SHORT PROBLEM:
In the blog comments below, condense the paragraph beginning "As much as these studies seem contradictory" into a shorter version that keeps its main points.

As much as these studies seem contradictory, a lot of times company cultures tend to lean more in one direction than the other. Also it can then change within the department depending on the leadership of that department or group. I have found it’s always more successful to tailor your behavior to what other people expect than to try to change them. And if what they expect is not something you are willing to do, you need to look for a new job! Harsh but true…
Kate | November 5th, 2007 at 10:35 am
I smiled a sad smile when I saw this post, Nataly. You waited a few days to write about this article. I didn’t even READ it until last night because I was putting it off. This sort of thing is such a downer to read about, huh? I mean, where is the good news?! This story reminded me of a study I read about in college. It was about a (I think, Finnish) study on tv-watching habits. I think it was titled “The TV Hierarchy.” The finding was that whatever women liked to watch on tv was considered fluff (eg. day soaps) while whatever men liked to watch was considered more valuable. It compares to this study on women in the workplace in that in a sense it was almost irrelevant what women did or how they behaved — whatever was considered “feminine” was inevitably less respected. This study has stuck in my memory all these years ’cause it was just so darn depressing. So: how do we get out of this situation? Oddly, I think our salvation (at least in developed world countries like the US) may come in the form of A) large companies/government jobs which have more structured rules and regulations re. advancement and B) women moving increasingly into working from home and starting their own small businesses. As for your question on why women negotiate less, I think it’s a tangle of many intertwining factors: culture, confidence, expectations etc. Maybe this is something girls need coaching on from a young age? Perhaps that’s how we start turning it around.

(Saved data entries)

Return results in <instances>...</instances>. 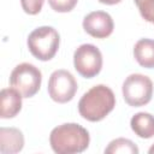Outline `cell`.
<instances>
[{"mask_svg":"<svg viewBox=\"0 0 154 154\" xmlns=\"http://www.w3.org/2000/svg\"><path fill=\"white\" fill-rule=\"evenodd\" d=\"M90 142L87 129L76 123L55 126L49 135V144L58 154H76L84 152Z\"/></svg>","mask_w":154,"mask_h":154,"instance_id":"6da1fadb","label":"cell"},{"mask_svg":"<svg viewBox=\"0 0 154 154\" xmlns=\"http://www.w3.org/2000/svg\"><path fill=\"white\" fill-rule=\"evenodd\" d=\"M116 106V96L112 89L105 84L90 88L78 101V112L89 122H100Z\"/></svg>","mask_w":154,"mask_h":154,"instance_id":"7a4b0ae2","label":"cell"},{"mask_svg":"<svg viewBox=\"0 0 154 154\" xmlns=\"http://www.w3.org/2000/svg\"><path fill=\"white\" fill-rule=\"evenodd\" d=\"M60 43L59 32L48 25L38 26L34 29L26 40L30 53L41 61L51 60L58 52Z\"/></svg>","mask_w":154,"mask_h":154,"instance_id":"3957f363","label":"cell"},{"mask_svg":"<svg viewBox=\"0 0 154 154\" xmlns=\"http://www.w3.org/2000/svg\"><path fill=\"white\" fill-rule=\"evenodd\" d=\"M123 97L131 107H141L147 105L153 96V82L142 73L129 75L122 87Z\"/></svg>","mask_w":154,"mask_h":154,"instance_id":"277c9868","label":"cell"},{"mask_svg":"<svg viewBox=\"0 0 154 154\" xmlns=\"http://www.w3.org/2000/svg\"><path fill=\"white\" fill-rule=\"evenodd\" d=\"M42 73L41 71L32 64L22 63L17 65L10 76L11 87L16 88L23 97L34 96L41 87Z\"/></svg>","mask_w":154,"mask_h":154,"instance_id":"5b68a950","label":"cell"},{"mask_svg":"<svg viewBox=\"0 0 154 154\" xmlns=\"http://www.w3.org/2000/svg\"><path fill=\"white\" fill-rule=\"evenodd\" d=\"M73 65L82 77L93 78L99 75L102 69V54L100 49L91 43L81 45L73 53Z\"/></svg>","mask_w":154,"mask_h":154,"instance_id":"8992f818","label":"cell"},{"mask_svg":"<svg viewBox=\"0 0 154 154\" xmlns=\"http://www.w3.org/2000/svg\"><path fill=\"white\" fill-rule=\"evenodd\" d=\"M77 81L73 75L64 69L52 72L48 79V94L51 99L58 103H66L71 101L77 91Z\"/></svg>","mask_w":154,"mask_h":154,"instance_id":"52a82bcc","label":"cell"},{"mask_svg":"<svg viewBox=\"0 0 154 154\" xmlns=\"http://www.w3.org/2000/svg\"><path fill=\"white\" fill-rule=\"evenodd\" d=\"M83 29L96 38L108 37L114 29L112 17L105 11H93L83 18Z\"/></svg>","mask_w":154,"mask_h":154,"instance_id":"ba28073f","label":"cell"},{"mask_svg":"<svg viewBox=\"0 0 154 154\" xmlns=\"http://www.w3.org/2000/svg\"><path fill=\"white\" fill-rule=\"evenodd\" d=\"M22 97L16 88H4L0 93V117L2 119L16 117L22 109Z\"/></svg>","mask_w":154,"mask_h":154,"instance_id":"9c48e42d","label":"cell"},{"mask_svg":"<svg viewBox=\"0 0 154 154\" xmlns=\"http://www.w3.org/2000/svg\"><path fill=\"white\" fill-rule=\"evenodd\" d=\"M24 136L17 128H0V152L2 154H14L23 149Z\"/></svg>","mask_w":154,"mask_h":154,"instance_id":"30bf717a","label":"cell"},{"mask_svg":"<svg viewBox=\"0 0 154 154\" xmlns=\"http://www.w3.org/2000/svg\"><path fill=\"white\" fill-rule=\"evenodd\" d=\"M132 131L141 138H152L154 136V116L148 112H138L130 120Z\"/></svg>","mask_w":154,"mask_h":154,"instance_id":"8fae6325","label":"cell"},{"mask_svg":"<svg viewBox=\"0 0 154 154\" xmlns=\"http://www.w3.org/2000/svg\"><path fill=\"white\" fill-rule=\"evenodd\" d=\"M134 57L142 67L154 69V40H138L134 46Z\"/></svg>","mask_w":154,"mask_h":154,"instance_id":"7c38bea8","label":"cell"},{"mask_svg":"<svg viewBox=\"0 0 154 154\" xmlns=\"http://www.w3.org/2000/svg\"><path fill=\"white\" fill-rule=\"evenodd\" d=\"M105 153L107 154H138L137 146L128 138H116L108 143L105 148Z\"/></svg>","mask_w":154,"mask_h":154,"instance_id":"4fadbf2b","label":"cell"},{"mask_svg":"<svg viewBox=\"0 0 154 154\" xmlns=\"http://www.w3.org/2000/svg\"><path fill=\"white\" fill-rule=\"evenodd\" d=\"M142 18L154 24V0H134Z\"/></svg>","mask_w":154,"mask_h":154,"instance_id":"5bb4252c","label":"cell"},{"mask_svg":"<svg viewBox=\"0 0 154 154\" xmlns=\"http://www.w3.org/2000/svg\"><path fill=\"white\" fill-rule=\"evenodd\" d=\"M77 2L78 0H48V4L52 7V10L60 13L72 11L77 5Z\"/></svg>","mask_w":154,"mask_h":154,"instance_id":"9a60e30c","label":"cell"},{"mask_svg":"<svg viewBox=\"0 0 154 154\" xmlns=\"http://www.w3.org/2000/svg\"><path fill=\"white\" fill-rule=\"evenodd\" d=\"M43 1L45 0H20V5L25 13L34 16L42 10Z\"/></svg>","mask_w":154,"mask_h":154,"instance_id":"2e32d148","label":"cell"},{"mask_svg":"<svg viewBox=\"0 0 154 154\" xmlns=\"http://www.w3.org/2000/svg\"><path fill=\"white\" fill-rule=\"evenodd\" d=\"M97 1L101 4H105V5H116V4L120 2L122 0H97Z\"/></svg>","mask_w":154,"mask_h":154,"instance_id":"e0dca14e","label":"cell"},{"mask_svg":"<svg viewBox=\"0 0 154 154\" xmlns=\"http://www.w3.org/2000/svg\"><path fill=\"white\" fill-rule=\"evenodd\" d=\"M148 153H149V154H154V144H153V146H152V147L149 148V150H148Z\"/></svg>","mask_w":154,"mask_h":154,"instance_id":"ac0fdd59","label":"cell"}]
</instances>
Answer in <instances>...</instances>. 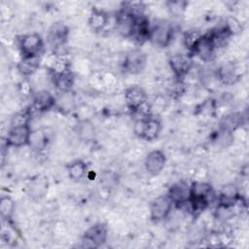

ANSWER TO THIS PROBLEM:
Although the studies seem contradictory, company cultures often lean one way, and this can shift between departments depending on their leadership. Adapting your behavior to what others expect tends to work better than trying to change them, and if you're unwilling to meet those expectations, you should find a new job.